🤖 AI Summary
To address the challenge of efficient reconstruction for large-scale, complex scenes (e.g., city-scale environments), this paper proposes an implicit neural representation method that requires no explicit geometric priors. The core innovation lies in introducing light field probes to construct a multi-scale implicit scene representation: sparse image inputs and densely sampled depth information jointly encode the scene, while lightweight probes decouple rendering cost from scene complexity. This enables high-fidelity real-time novel-view synthesis, overcoming the traditional trade-off among scalability, fidelity, and efficiency in neural rendering. Experiments demonstrate photo-realistic reconstruction and streaming of city-scale scenes, significantly reducing 3D data maintenance overhead. The method exhibits strong practicality for real-time applications such as VR and AR.
📝 Abstract
Reconstructing photo-realistic large-scale scenes from images, for example at city scale, is a long-standing problem in computer graphics. Neural rendering is an emerging technique that enables photo-realistic image synthesis from previously unobserved viewpoints; however, state-of-the-art neural rendering methods have difficulty efficiently rendering a high complex large-scale scene because these methods typically trade scene size, fidelity, and rendering speed for quality.
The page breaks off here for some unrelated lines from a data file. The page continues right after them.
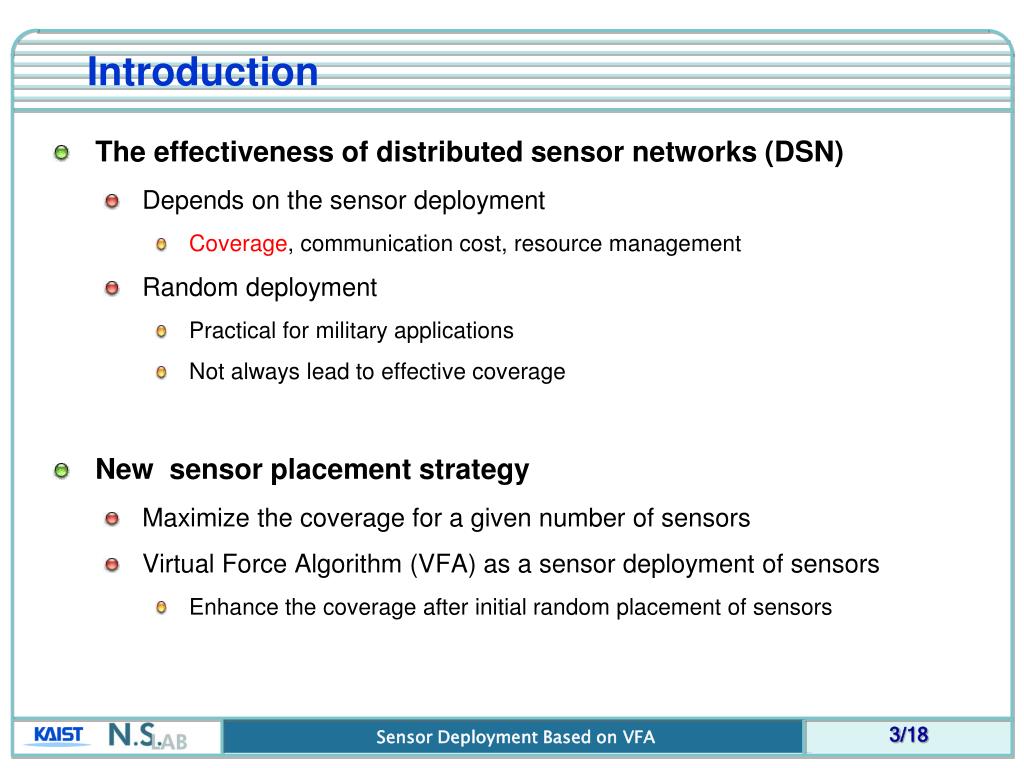 Introduction

The effectiveness of distributed sensor networks (DSN)

Depends on the sensor deployment

Coverage, communication cost, resource management

Random deployment

Practical for military applications

Not always lead to effective coverage

New sensor placement strategy

Maximize the coverage for a given number of sensors

Virtual Force Algorithm (VFA) as a sensor deployment of sensors

Enhance the coverage after initial random placement of sensors

KAIST N.S.LAB

Sensor Deployment Based on VFA

3/18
The other stream of techniques utilizes scene geometries for reconstruction. But the cost of building and maintaining a large set of geometry data increases as scene size grows. Our work explores novel view synthesis methods that efficiently reconstruct complex scenes without explicit use of scene geometries. Specifically, given sparse images of the scene (captured from the real world), we reconstruct intermediate, multi-scale, implicit representations of scene geometries. In this way, our method avoids explicitly relying on scene geometry, significantly reducing the computational cost of maintaining large 3D data. Unlike current methods, we reconstruct the scene using a probe data structure. Probe data hold highly accurate depth information of dense data points, enabling the reconstruction of highly complex scenes. By reconstructing the scene using probe data, the rendering cost is independent of the complexity of the scene. As such, our approach combines geometry reconstruction and novel view synthesis. Moreover, when rendering large-scale scenes, compressing and streaming probe data is more efficient than using explicit scene geometry. Therefore, our neural representation approach can potentially be applied to virtual reality (VR) and augmented reality (AR) applications.